- Aufgabenstellung: Schreibe bitte den Abschnitt von „IPsec-Tunnel schützen die“ bis „das Firmennetz verschafft.“ aus dem Text über VPN-Sicherheit neu und setze dabei „Außendienstmitarbeiter“ an die Stelle von „Teleworker“.

- Vorgegebener Text:
==============================

IPsec-Tunnel schützen die VPN-Verbindung auf dem Weg durch unsichere Netze. Um neben der Daten- auch Zugangssicherheit zu garantieren, gilt es den von außen zugreifenden PC und letztlich das Firmennetz gegen jedwede Attacken abzuschotten. Gefahr droht immer dann, wenn ein mobiler Teleworker neben der VPN-Verbindung zur Firmenzentrale gleichzeitig eine direkte ungeschützte Verbindung zum Internet oder eine zweite VPN-Verbindung zu einem alternativen VPN-Gateway unterhält (so genanntes Split-Tunnelling). In derartigen Fällen gilt es zu verhindern, dass sich ein Angreifer über den Umweg des Endgeräts durch den VPN-Tunnel Zugriff auf das Firmennetz verschafft.

==============================

- Extrahierte Daten:
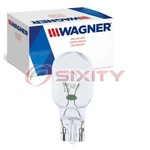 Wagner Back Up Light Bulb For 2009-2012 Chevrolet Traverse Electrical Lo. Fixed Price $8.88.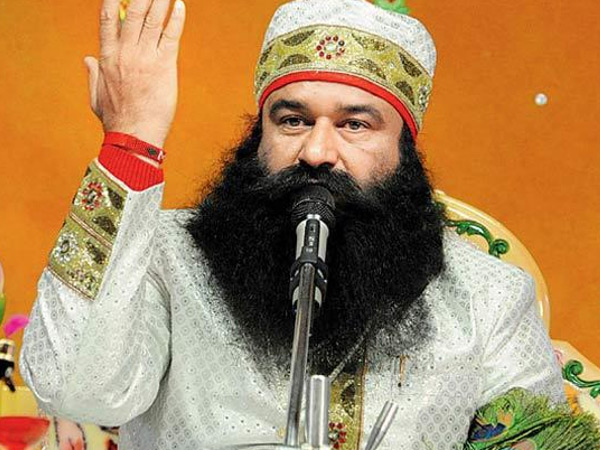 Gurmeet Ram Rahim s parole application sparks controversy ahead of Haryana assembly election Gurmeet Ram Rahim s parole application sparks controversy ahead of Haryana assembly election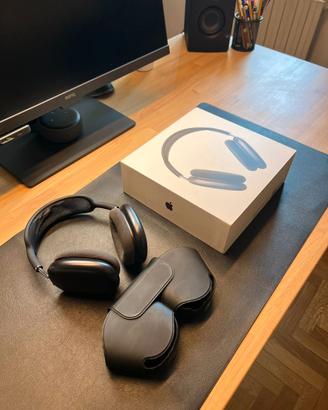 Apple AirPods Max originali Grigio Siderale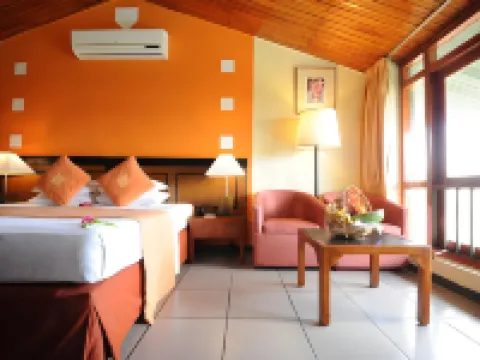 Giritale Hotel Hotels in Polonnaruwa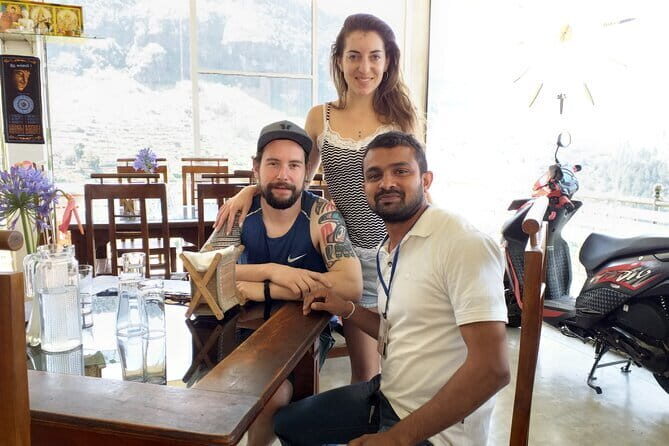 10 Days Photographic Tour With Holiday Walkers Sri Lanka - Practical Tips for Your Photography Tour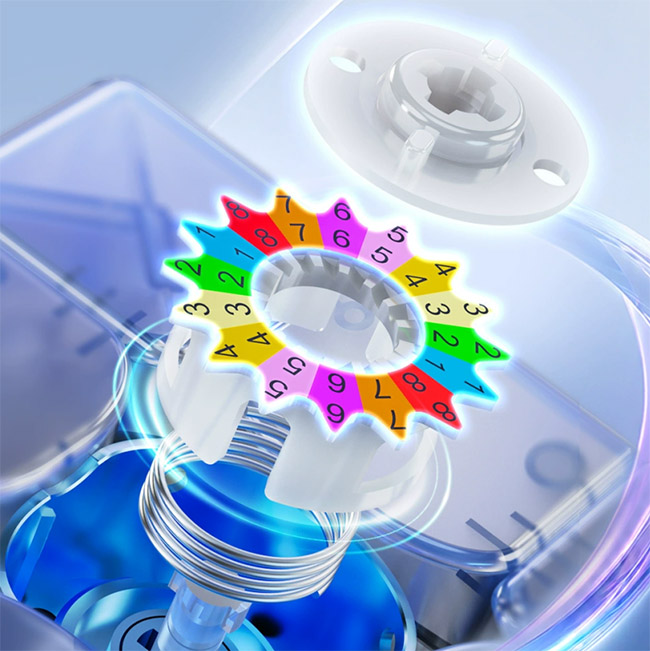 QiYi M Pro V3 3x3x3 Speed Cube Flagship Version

==============================

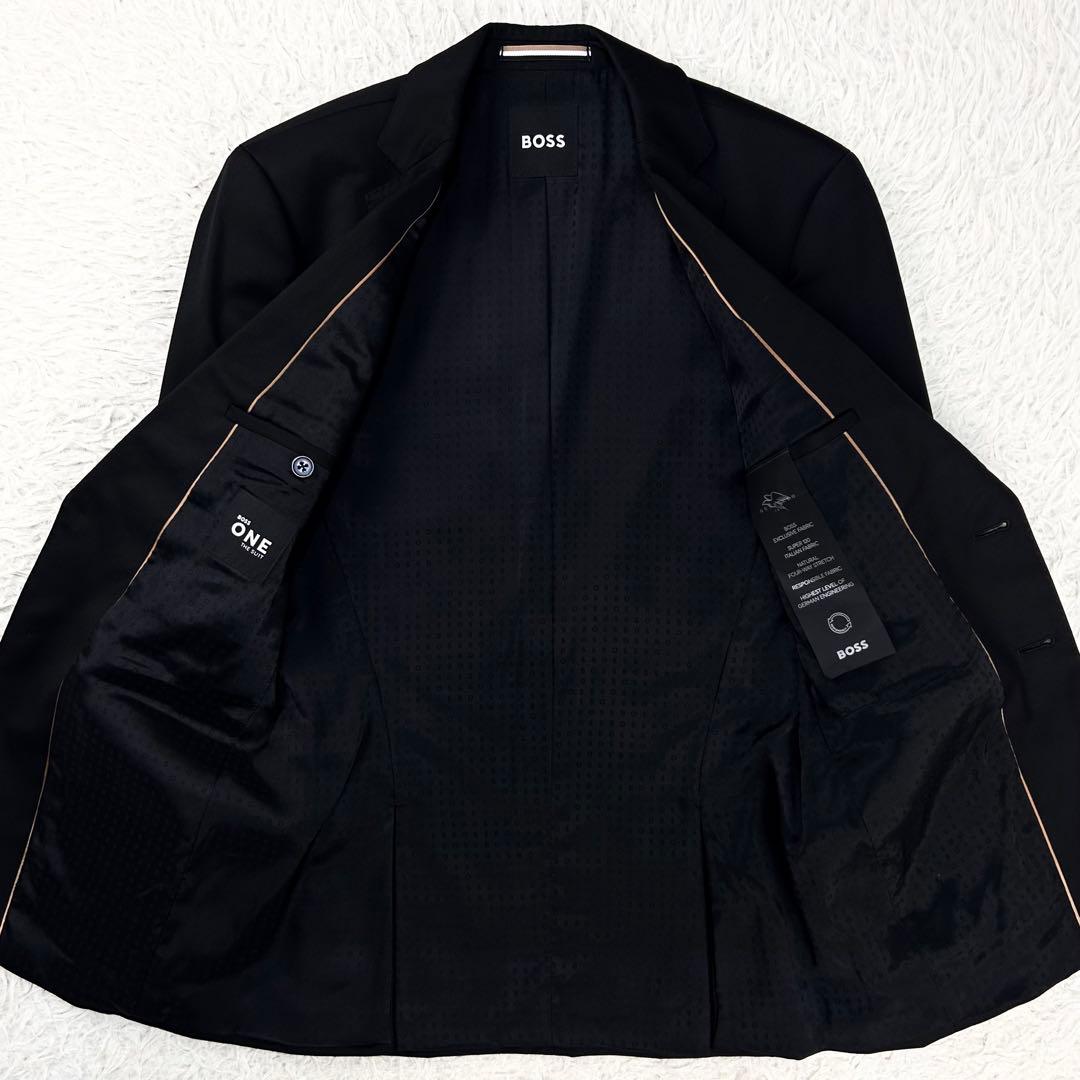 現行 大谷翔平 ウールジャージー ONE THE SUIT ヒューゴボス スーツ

==============================

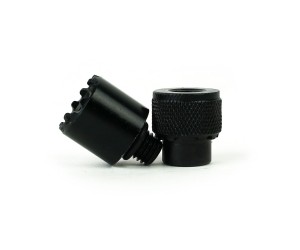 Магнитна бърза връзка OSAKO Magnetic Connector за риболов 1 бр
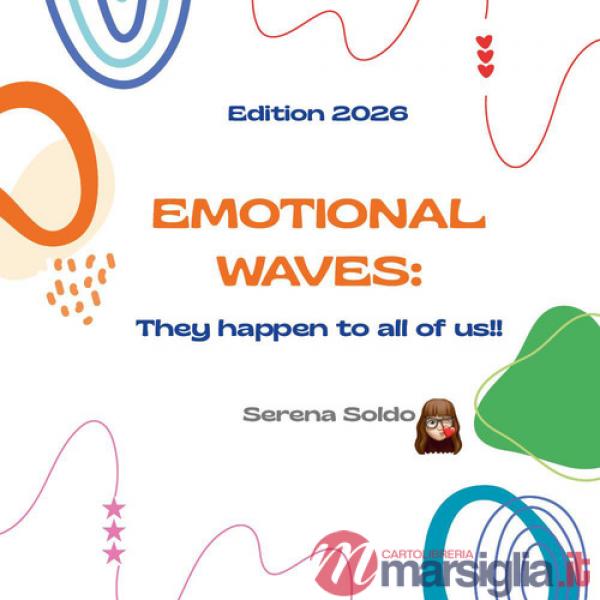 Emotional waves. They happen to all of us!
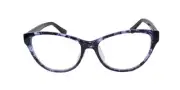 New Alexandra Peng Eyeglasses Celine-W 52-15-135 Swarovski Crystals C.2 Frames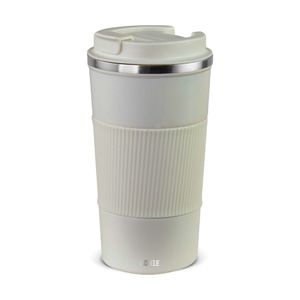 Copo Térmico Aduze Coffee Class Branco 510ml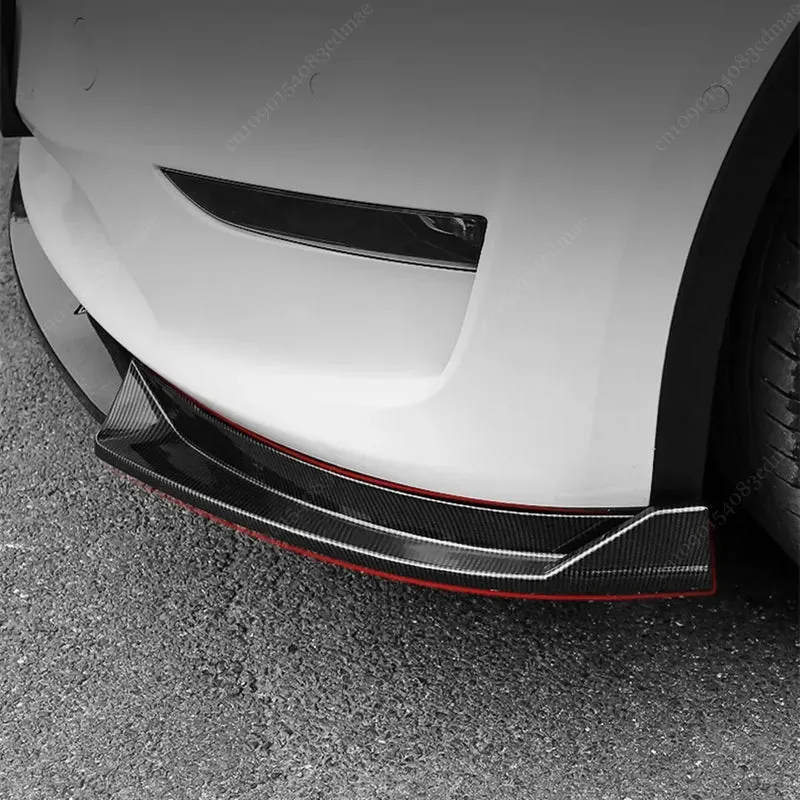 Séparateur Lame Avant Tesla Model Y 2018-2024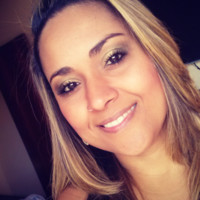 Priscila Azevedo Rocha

==============================

- Lösung der Aufgabe:
IPsec-Tunnel schützen die VPN-Verbindung auf dem Weg durch unsichere Netze. Um neben der Daten- auch Zugangssicherheit zu garantieren, gilt es den von außen zugreifenden PC und letztlich das Firmennetz gegen jedwede Attacken abzuschotten. Gefahr droht immer dann, wenn ein mobiler Außendienstmitarbeiter neben der VPN-Verbindung zur Firmenzentrale gleichzeitig eine direkte ungeschützte Verbindung zum Internet oder eine zweite VPN-Verbindung zu einem alternativen VPN-Gateway unterhält (so genanntes Split-Tunnelling). In derartigen Fällen gilt es zu verhindern, dass sich ein Angreifer über den Umweg des Endgeräts durch den VPN-Tunnel Zugriff auf das Firmennetz verschafft.